> EXCERPT PROVIDED:
★ ★ ★

The decision does none of these things. Trump v. Barbara is the stupidest Supreme Court case in recent memory: the nation’s nine fanciest lawyers spending God knows how many hours pondering a question about the Fourteenth Amendment’s meaning that a bright sixth-grader could have answered without difficulty in roughly 30 seconds. The fact that a bare majority of the Court eventually arrived at the howlingly obvious, so-simple-it-feels-like-a-trick-question result—and only after months of forcing noncitizen parents to wonder if their children would soon be rendered stateless—is not evidence of the justices’ boundless intellect or analytical rigor. It is a damning indictment of an institution that is teetering on the brink of stuffing the entire enterprise of constitutional governance in the garbage.

 

In his opinion for the majority in Trump v. Barbara, Chief Justice John Roberts, joined by Justice Amy Coney Barrett and the three liberals, wrote reverently about the vows the framers made to emancipated Black Americans, and lauded himself and his colleagues for their commitment to fulfilling it. “Citizenship, then and now, was the right to have rights—to freely participate in our political community,” he wrote. “We keep that promise today.”

★ ★ ★

> EXTRACTED DATA:
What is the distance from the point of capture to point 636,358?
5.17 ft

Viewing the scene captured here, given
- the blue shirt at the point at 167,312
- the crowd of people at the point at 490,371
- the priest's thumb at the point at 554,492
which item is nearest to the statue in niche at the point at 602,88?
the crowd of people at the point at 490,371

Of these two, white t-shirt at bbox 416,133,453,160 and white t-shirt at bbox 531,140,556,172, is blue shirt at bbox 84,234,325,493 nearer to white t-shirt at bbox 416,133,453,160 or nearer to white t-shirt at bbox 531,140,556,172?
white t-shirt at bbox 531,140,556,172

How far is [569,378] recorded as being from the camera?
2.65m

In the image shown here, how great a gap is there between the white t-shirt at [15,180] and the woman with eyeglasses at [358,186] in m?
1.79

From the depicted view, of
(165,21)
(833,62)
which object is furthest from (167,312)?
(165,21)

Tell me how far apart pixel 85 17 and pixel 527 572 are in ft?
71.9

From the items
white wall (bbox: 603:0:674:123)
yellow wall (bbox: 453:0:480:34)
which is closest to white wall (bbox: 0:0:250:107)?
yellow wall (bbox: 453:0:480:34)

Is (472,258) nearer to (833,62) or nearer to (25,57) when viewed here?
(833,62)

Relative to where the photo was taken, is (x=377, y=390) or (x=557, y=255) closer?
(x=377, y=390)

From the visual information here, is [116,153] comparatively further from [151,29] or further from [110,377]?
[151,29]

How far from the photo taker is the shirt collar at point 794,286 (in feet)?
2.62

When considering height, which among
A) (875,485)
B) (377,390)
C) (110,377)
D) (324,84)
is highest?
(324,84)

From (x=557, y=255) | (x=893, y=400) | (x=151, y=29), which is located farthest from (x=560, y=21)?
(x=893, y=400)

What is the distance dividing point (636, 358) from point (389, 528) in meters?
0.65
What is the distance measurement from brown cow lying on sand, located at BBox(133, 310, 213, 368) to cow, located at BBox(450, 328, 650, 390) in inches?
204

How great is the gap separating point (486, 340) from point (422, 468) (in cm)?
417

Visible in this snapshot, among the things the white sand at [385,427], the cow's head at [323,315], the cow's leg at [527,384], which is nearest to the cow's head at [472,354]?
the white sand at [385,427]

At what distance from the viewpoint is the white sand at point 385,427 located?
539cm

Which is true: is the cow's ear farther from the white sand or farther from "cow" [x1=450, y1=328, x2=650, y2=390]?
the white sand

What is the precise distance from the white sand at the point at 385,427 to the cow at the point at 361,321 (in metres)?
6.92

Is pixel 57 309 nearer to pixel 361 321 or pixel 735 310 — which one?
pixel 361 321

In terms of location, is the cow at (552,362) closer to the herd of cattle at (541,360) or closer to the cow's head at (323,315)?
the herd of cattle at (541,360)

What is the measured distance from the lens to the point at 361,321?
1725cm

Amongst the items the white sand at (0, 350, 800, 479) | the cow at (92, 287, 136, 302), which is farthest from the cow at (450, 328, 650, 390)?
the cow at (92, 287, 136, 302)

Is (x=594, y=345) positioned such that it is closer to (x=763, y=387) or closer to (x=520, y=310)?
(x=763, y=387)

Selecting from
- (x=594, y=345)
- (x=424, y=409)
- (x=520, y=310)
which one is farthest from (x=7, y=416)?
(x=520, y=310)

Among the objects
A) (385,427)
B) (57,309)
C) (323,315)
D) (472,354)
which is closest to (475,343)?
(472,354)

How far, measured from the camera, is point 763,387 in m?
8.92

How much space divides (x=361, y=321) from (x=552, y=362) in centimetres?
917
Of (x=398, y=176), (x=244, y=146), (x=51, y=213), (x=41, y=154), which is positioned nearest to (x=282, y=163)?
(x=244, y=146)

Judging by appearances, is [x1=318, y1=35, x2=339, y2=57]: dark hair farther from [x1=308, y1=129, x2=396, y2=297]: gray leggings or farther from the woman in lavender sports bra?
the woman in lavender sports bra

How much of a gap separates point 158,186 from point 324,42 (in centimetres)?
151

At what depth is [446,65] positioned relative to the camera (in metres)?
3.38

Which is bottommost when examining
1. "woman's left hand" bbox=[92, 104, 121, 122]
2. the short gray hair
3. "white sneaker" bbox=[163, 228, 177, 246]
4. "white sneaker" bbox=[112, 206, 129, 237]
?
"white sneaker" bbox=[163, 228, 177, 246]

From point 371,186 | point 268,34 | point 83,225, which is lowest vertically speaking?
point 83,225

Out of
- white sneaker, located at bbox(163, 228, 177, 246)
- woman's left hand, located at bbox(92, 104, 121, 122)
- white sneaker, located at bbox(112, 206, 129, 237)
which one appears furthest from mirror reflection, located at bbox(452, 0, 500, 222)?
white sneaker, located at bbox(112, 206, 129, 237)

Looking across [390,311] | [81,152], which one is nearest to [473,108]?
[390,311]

★ ★ ★

> ASSIGNED TASK 1: In the commentary on Trump v. Barbara, who joined Chief Justice John Roberts in the majority opinion?
> ASSIGNED TASK 2: Reproduce everything in the commentary on Trump v. Barbara from "The decision does" down to "in the garbage.".
> ASSIGNED TASK 3: Extend the commentary on Trump v. Barbara, picking up right after its final sentence.

> ANSWER SECTION 1: Justice Amy Coney Barrett and the three liberals.

> ANSWER SECTION 2:
The decision does none of these things. Trump v. Barbara is the stupidest Supreme Court case in recent memory: the nation’s nine fanciest lawyers spending God knows how many hours pondering a question about the Fourteenth Amendment’s meaning that a bright sixth-grader could have answered without difficulty in roughly 30 seconds. The fact that a bare majority of the Court eventually arrived at the howlingly obvious, so-simple-it-feels-like-a-trick-question result—and only after months of forcing noncitizen parents to wonder if their children would soon be rendered stateless—is not evidence of the justices’ boundless intellect or analytical rigor. It is a damning indictment of an institution that is teetering on the brink of stuffing the entire enterprise of constitutional governance in the garbage.

> ANSWER SECTION 3:
Over the course of four separate opinions that spanned a combined 143 pages, though, the dissenters stridently argued that their favorite president has it right, and has had it right all along. Thomas castigated the Court’s “alternative history” of the Citizenship Clause that, in his words, rewards the children of “all foreign birth tourists and illegal aliens” with citizenship. In his view, the Reconstruction amendments protect the rights of emancipated Black people, but extend to basically no one and nothing else. Roberts’s “extraordinary” majority opinion, Thomas said, adds to the “sad history” of the Court’s efforts to “repurpose” the Fourteenth Amendment to further “political projects that the Reconstruction Congress did not support.” 

Kavanaugh, who (I cannot stress this enough) styles himself as an originalist, emphasized in his dissent the importance of applying the Constitution’s “underlying principles” to “modern situations that were unknown or unanticipated” by the framers. The right to citizenship by birthright, he continued, is not necessarily absolute, because in his judgment, “significant illegal immigration” is among the “new circumstances” that allow modern-day judges to draw common-sense inferences about the scope of real-world rights that the Constitution protects. (Roe v. Wade could not be reached for comment.) Although Kavanaugh concluded that existing federal law does not allow the president to deny citizenship to the children of non-citizens by executive order, a hypothetical act of Congress that does so, he said, “would pass constitutional muster.”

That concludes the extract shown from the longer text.